Drugs-For-Sex Sentence Reduced
Feb 9, 2007
By: Jason Cato
Pittsburgh Tribune-Review
A federal judge today cut 1.5 years off the sentence of a former Oakmont doctor accused of trading prescription drugs for sex.
Bernard Rottschaefer, 64, of Plum, was sentenced to five years in prison. He was convicted in March 2004 of 153 counts of illegally prescribing controlled substances. U.S. District Judge Gary L. Lancaster originally sentenced Rottschaefer to 6.5 years in prison. The judge issued a new sentence today due to a later U.S. Supreme Court ruling stating the sentencing guidelines are advisory and not mandatory.
Rottschaefer was allowed to remain on bond for more than two years while he appealed his conviction. The Supreme Court declined to hear two appeals. A third attempt for a new trial is still pending.

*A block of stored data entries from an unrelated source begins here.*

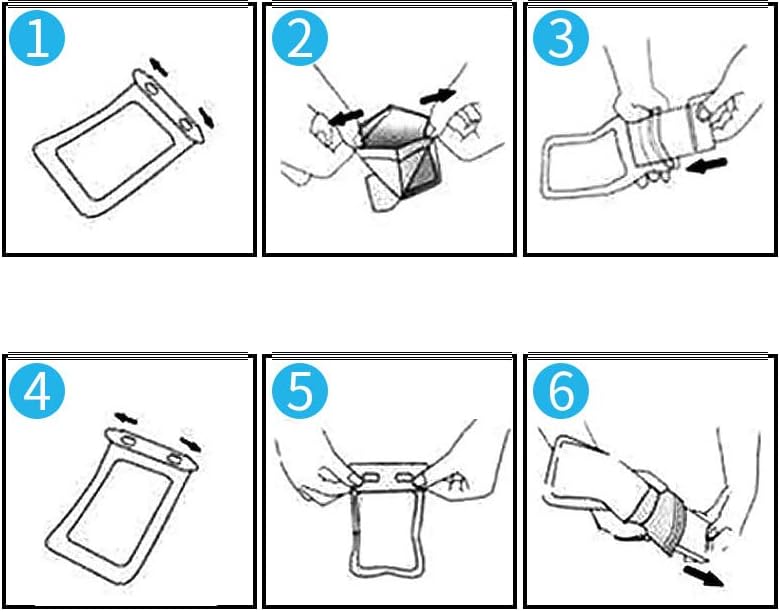 1

2

3

4

5

6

At his trial in 2004, five female patients testified they were drug addicts who were prescribed painkillers for no medical reason. Four of the women testified that Rottschaefer wrote the prescriptions after they performed oral sex.

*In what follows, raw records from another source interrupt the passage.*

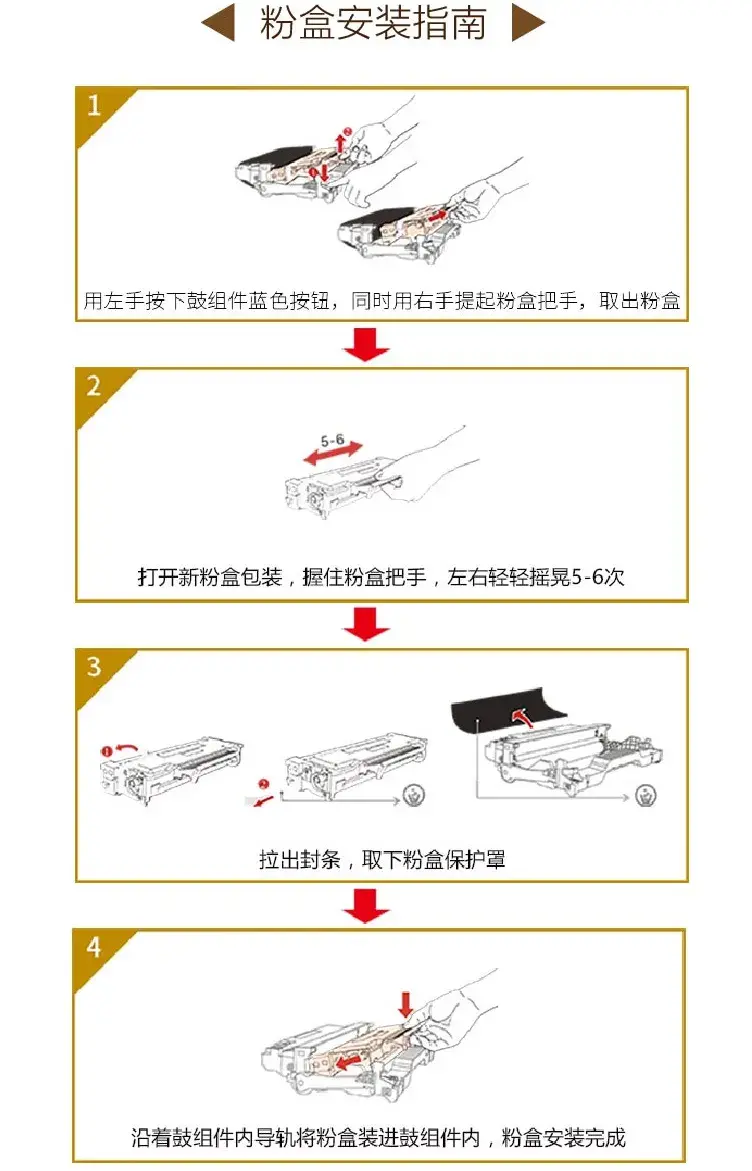 粉盒安装指南

1

用左手按下鼓组件蓝色按钮，同时用右手提起粉盒把手，取出粉盒

2

5-6

打开新粉盒包装，握住粉盒把手，左右轻轻摇晃5-6次

3

拉出封条，取下粉盒保护罩

4

沿着鼓组件内导轨将粉盒装进鼓组件内，粉盒安装完成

Rottschaefer has adamantly denied ever trading prescriptions for sex. Part of his appeals was based on post-trial evidence his lawyers said proved at least two of the witnesses lied on the stand.

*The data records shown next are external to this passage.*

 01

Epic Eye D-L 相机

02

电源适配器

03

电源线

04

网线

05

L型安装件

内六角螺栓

More than a year after the trial, Rottschaefer’s lawyers were given 183 love letters written by one of the prosecution’s star witnesses to her then-boyfriend, who was in jail. In the letters, the witness repeatedly wrote that she never had sex with Rottschaefer and was only lying in order to curry favor with prosecutors in hopes of getting reduced or no jail time for drug charges.